I want to believe you. I remember. I do. But one day I’ll forget. Before I do, let me remember it all again. I cast my shadow across every street I don’t know. I play astronaut on the floors of skyscrapers. I tip my head backwards, skywards, in the park that goes on for miles. Bumblebees the size of my thumbnail. Taxis roaming the streets like lions. The news crashing down and the kids pressing their hands into the wet concrete. Hydrangeas, rosary beads, and fast food wrappers. Roy Orbison singing to the lonely over the speakers in the supermarket. Bart Simpson with a brain freeze hanging on the wall. The girl on the train wearing a shirt that said “SUMMER OF LOVE” in the middle of winter. I guess we’re all trying to flick that switch. One shock of love: that zoom-in.

I have never felt smaller. My emotional arithmetic has never felt larger. My heart is the amphitheatre. And every night the show begins. Walking in the gloaming until I’m flying until I’m free. Mid-transformation, in the backseat like the belly of a whale. Only the sky and the city knows where I go. Looking for one golden hour on earth where it all floods in. I would like to get so close to this town, to this world, it becomes me. I’m a skyscraper. I’m the man in the pick-up truck howling to the radio. I’m the last light. The blue-dark nights. The actor rehearsing her lines. The kid sequining everything that scares them. The comet that sprints above this world every 400 years. I am the understudy for the woman who now happens to be me. I am all smoke, all rivers, all waves.
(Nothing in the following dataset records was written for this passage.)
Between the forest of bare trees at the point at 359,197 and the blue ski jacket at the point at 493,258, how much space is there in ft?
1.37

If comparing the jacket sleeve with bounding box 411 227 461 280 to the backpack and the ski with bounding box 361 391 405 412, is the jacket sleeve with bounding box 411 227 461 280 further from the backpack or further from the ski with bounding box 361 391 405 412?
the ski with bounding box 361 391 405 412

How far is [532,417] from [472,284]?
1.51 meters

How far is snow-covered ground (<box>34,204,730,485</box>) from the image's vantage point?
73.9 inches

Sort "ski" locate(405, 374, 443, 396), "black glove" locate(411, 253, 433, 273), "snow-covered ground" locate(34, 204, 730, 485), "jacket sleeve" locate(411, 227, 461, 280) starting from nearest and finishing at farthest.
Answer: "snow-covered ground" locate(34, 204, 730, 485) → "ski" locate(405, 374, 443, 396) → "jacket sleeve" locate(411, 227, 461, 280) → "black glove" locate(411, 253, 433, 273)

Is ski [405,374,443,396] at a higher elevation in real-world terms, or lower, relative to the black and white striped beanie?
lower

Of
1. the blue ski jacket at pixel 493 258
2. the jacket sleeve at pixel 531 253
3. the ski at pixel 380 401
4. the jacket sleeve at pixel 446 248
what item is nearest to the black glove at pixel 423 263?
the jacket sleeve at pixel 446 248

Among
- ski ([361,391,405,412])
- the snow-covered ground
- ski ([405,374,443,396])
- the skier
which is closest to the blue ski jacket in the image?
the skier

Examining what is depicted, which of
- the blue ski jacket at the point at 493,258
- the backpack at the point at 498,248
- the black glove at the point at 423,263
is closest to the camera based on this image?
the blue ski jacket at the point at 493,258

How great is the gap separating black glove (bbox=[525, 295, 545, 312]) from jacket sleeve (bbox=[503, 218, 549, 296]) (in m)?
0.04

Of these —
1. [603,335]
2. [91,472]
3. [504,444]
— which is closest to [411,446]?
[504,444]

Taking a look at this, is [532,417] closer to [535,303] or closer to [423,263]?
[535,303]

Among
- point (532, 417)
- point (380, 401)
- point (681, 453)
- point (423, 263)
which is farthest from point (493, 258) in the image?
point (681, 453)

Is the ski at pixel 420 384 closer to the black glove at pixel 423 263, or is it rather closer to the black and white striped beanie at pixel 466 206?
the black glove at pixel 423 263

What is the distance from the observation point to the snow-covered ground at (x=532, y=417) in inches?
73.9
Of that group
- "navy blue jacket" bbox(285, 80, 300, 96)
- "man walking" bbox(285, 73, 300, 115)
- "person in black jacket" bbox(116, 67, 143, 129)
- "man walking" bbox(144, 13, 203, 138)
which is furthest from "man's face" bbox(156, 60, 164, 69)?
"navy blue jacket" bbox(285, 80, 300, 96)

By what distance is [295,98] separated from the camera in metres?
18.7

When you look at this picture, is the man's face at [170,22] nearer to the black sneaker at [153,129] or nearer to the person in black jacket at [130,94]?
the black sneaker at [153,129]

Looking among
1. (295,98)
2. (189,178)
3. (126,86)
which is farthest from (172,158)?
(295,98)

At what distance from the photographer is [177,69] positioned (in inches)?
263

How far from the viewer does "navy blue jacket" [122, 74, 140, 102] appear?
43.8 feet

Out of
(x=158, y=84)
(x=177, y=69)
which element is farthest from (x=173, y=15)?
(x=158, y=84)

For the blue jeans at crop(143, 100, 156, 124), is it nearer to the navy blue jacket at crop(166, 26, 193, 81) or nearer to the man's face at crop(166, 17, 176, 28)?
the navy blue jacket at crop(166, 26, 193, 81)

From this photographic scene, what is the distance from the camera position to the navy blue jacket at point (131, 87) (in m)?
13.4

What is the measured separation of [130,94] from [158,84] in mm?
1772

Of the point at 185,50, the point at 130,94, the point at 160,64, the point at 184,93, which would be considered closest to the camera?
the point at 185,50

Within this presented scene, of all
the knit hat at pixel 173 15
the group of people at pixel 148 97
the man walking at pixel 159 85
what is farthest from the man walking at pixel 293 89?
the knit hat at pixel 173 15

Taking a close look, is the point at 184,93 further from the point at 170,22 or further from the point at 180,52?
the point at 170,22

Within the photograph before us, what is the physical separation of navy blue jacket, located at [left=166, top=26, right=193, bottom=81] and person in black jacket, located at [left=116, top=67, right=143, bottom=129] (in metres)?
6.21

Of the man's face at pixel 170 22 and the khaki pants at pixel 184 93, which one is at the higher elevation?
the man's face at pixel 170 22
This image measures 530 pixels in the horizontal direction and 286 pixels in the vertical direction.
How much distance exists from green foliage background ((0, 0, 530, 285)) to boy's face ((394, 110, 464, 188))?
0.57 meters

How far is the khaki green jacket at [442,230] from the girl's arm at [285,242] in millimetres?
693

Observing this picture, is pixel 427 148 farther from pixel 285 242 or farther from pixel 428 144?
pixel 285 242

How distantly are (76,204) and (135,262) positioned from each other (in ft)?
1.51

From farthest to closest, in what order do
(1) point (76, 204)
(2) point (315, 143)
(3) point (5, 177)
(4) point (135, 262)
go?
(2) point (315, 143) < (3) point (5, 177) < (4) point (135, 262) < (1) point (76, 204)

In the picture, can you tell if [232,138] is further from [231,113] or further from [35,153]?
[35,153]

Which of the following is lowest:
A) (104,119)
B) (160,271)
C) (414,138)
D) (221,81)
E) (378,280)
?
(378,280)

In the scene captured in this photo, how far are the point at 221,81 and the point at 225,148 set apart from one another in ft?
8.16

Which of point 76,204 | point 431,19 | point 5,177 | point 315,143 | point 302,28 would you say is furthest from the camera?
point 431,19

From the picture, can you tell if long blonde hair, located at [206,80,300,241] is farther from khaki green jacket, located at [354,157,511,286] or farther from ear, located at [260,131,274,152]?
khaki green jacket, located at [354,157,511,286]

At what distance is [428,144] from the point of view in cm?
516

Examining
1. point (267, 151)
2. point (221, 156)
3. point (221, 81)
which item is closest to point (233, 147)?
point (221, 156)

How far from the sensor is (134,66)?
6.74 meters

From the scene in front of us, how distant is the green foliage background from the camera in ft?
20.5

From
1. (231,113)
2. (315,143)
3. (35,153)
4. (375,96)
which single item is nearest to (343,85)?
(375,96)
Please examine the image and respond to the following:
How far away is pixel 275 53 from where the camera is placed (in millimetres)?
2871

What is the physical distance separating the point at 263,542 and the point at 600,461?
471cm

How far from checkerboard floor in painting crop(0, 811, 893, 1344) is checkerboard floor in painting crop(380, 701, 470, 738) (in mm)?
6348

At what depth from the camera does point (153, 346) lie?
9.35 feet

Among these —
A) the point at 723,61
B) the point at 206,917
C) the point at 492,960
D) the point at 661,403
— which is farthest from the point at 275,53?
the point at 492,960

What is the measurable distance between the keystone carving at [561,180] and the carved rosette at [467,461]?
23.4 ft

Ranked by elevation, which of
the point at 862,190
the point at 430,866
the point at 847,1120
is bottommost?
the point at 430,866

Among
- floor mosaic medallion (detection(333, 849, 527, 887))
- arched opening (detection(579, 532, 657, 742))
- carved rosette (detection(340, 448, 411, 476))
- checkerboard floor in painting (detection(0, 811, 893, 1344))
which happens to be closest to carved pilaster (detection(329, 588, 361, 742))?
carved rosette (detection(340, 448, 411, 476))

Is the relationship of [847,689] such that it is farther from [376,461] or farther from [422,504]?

This is a city you cannot outrun. It is new and ancient, and it will wait. Beneath the steam pluming from the streets, the trees talking back and forth, and the seasons slipping into each other—it is waiting. One day it will catch up with you, take up residence in your chest, and show you who you are. New York: that talisman of reinvention. The multitude of love. The stomping ground for every mirage—all the play-pretend—that goes real. It is a cathedral of tangents and detours, rumours and intuitions. A forest of rock, steel, and glass. A magnetic field of memory—some yours, some mine, some borrowed. New York is the song. It is the song with secret notes. I will never know the words. But I sing it anyway.